BRANO SELEZIONATO:
Fagnano Castello riscopre la magia de “u Papuocciulu”: tre amici suggellano il comparaggio tra emozione e tradizione

Fagnano Castello, 28 giugno 2025 – A volte basta un gesto antico, semplice, profondo per riconnettere le anime, per ritrovare il senso di comunità e di appartenenza. Così è stato sabato sera, nella piazza centrale di Fagnano Castello, dove ha ripreso vita una delle più suggestive tradizioni popolari della nostra terra: “u Papuocciulu”, il rito del comparaggio legato alla festa di San Giovanni.

In un’atmosfera densa di ricordi, profumi d’infanzia e parole tramandate sottovoce dalle nonne, è tornato il “Cumparì i Sangiovanni”, il bambolotto fatto con il puliejiu – erba aromatica simbolo di purificazione e buon auspicio – vestito come un neonato e passato di braccia in braccia mentre si recita una filastrocca antica, che sigilla per sempre un legame d’amicizia sacro quanto quello del sangue.

ESTRATTI DEI RECORD:
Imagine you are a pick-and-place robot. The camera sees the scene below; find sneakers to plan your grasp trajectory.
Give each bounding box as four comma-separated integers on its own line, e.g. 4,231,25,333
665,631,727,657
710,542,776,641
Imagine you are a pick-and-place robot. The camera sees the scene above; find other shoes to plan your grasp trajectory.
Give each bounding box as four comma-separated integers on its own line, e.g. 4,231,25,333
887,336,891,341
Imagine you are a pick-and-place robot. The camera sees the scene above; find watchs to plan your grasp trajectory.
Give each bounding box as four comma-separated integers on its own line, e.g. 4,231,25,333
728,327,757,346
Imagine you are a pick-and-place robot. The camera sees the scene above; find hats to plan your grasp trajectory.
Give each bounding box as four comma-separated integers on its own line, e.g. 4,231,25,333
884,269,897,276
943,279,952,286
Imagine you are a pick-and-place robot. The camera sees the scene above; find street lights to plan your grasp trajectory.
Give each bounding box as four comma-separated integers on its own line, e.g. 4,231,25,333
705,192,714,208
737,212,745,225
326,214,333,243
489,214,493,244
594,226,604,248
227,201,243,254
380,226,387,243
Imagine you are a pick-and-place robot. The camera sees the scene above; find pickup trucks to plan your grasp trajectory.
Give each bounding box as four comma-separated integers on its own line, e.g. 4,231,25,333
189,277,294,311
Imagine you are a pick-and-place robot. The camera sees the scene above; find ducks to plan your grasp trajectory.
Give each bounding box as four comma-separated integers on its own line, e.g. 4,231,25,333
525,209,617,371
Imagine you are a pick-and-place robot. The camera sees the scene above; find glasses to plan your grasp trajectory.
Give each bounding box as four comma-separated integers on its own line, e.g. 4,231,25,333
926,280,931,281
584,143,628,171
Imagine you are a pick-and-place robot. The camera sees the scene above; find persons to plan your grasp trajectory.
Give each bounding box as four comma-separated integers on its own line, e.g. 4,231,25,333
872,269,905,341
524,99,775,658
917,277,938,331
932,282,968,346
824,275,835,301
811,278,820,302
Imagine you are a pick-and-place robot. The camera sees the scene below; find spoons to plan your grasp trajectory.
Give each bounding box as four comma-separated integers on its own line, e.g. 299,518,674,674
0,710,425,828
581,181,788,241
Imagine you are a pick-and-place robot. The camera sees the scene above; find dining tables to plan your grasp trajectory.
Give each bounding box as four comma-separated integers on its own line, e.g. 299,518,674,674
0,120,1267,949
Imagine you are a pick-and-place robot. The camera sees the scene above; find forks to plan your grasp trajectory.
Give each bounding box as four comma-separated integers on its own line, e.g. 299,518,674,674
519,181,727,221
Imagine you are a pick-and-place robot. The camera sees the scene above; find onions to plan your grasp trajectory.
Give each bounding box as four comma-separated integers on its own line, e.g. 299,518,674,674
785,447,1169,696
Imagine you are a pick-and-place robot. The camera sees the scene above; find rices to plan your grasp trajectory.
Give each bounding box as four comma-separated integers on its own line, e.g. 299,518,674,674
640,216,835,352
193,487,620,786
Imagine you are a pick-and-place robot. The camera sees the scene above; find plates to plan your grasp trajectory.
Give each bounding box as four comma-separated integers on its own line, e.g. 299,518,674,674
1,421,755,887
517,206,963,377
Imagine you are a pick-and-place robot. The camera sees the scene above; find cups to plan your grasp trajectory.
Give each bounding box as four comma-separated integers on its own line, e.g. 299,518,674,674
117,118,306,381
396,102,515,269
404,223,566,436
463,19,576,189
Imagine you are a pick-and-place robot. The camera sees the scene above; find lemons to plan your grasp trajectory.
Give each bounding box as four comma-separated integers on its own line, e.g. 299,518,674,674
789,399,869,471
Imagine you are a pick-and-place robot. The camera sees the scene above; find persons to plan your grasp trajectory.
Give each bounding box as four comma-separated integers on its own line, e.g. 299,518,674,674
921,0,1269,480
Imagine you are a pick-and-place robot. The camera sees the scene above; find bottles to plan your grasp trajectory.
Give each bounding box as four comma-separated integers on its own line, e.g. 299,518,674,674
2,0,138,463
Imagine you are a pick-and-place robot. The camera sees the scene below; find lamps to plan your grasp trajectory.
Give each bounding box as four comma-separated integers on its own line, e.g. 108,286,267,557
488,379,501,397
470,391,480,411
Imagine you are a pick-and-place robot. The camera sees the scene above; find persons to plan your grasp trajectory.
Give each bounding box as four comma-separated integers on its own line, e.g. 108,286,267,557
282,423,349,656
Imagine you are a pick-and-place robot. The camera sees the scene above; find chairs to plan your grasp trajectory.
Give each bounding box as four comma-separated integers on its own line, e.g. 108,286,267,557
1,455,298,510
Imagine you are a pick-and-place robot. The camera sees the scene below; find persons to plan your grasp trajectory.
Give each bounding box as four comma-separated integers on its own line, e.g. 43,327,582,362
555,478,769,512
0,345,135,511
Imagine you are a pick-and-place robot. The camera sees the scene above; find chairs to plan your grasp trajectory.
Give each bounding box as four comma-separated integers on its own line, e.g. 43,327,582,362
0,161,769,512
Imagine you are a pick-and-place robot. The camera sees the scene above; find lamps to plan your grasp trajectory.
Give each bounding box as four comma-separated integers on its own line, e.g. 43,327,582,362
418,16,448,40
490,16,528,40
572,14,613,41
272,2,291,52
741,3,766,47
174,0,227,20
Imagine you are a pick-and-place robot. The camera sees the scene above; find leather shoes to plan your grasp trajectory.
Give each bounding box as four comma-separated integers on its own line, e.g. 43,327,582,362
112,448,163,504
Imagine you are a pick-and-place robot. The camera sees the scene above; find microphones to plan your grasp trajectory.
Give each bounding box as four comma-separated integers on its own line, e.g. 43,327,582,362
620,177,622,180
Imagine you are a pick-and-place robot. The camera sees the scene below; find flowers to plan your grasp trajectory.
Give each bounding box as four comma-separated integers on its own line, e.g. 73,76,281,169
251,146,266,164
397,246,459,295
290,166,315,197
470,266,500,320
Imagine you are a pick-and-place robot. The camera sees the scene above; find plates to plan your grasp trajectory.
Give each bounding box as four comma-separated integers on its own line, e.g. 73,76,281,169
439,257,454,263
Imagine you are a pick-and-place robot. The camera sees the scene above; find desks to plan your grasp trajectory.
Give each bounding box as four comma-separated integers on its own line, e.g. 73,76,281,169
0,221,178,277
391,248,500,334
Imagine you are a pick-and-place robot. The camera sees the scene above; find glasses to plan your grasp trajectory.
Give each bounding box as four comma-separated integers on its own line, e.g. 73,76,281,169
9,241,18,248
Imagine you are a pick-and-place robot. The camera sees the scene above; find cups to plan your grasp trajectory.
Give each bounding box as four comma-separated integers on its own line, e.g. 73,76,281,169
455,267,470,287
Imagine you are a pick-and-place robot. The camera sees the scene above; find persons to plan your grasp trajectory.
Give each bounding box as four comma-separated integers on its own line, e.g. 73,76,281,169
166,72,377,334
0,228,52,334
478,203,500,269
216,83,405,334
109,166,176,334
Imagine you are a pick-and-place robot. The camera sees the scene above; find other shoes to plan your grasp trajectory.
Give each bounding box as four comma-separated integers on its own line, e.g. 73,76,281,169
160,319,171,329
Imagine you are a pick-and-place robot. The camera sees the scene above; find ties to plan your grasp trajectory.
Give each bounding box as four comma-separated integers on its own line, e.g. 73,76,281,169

ESERCIZIO A:
Rispondi a queste domande sull'articolo su "u Papuocciulu", una per riga:
(i) In quale momento della settimana e in quale luogo di Fagnano Castello ha ripreso vita la tradizione?
(ii) A quale festa è legato il rito del comparaggio?
(iii) Con quale erba è fatto il bambolotto, e di che cosa è simbolo?
ESERCIZIO B: Riscrivi in forma più concisa il paragrafo dell'articolo su "u Papuocciulu" che inizia con "In un’atmosfera densa di ricordi", mantenendone i fatti principali.
ESERCIZIO C: Riporta fedelmente il passo dell'articolo su "u Papuocciulu" che inizia con "In un’atmosfera densa" e termina con "quello del sangue.".

RISPOSTA FINALE A:
(i) Sabato sera, nella piazza centrale di Fagnano Castello.
(ii) Alla festa di San Giovanni.
(iii) Con il puliejiu, erba aromatica simbolo di purificazione e buon auspicio.

RISPOSTA FINALE B: Tra ricordi e profumi d'infanzia è tornato il “Cumparì i Sangiovanni”. È un bambolotto di puliejiu, erba aromatica simbolo di purificazione e buon auspicio. Vestito come un neonato, passa di braccia in braccia mentre si recita un'antica filastrocca. Il rito sigilla per sempre un legame d'amicizia sacro quanto quello del sangue.

RISPOSTA FINALE C:
In un’atmosfera densa di ricordi, profumi d’infanzia e parole tramandate sottovoce dalle nonne, è tornato il “Cumparì i Sangiovanni”, il bambolotto fatto con il puliejiu – erba aromatica simbolo di purificazione e buon auspicio – vestito come un neonato e passato di braccia in braccia mentre si recita una filastrocca antica, che sigilla per sempre un legame d’amicizia sacro quanto quello del sangue.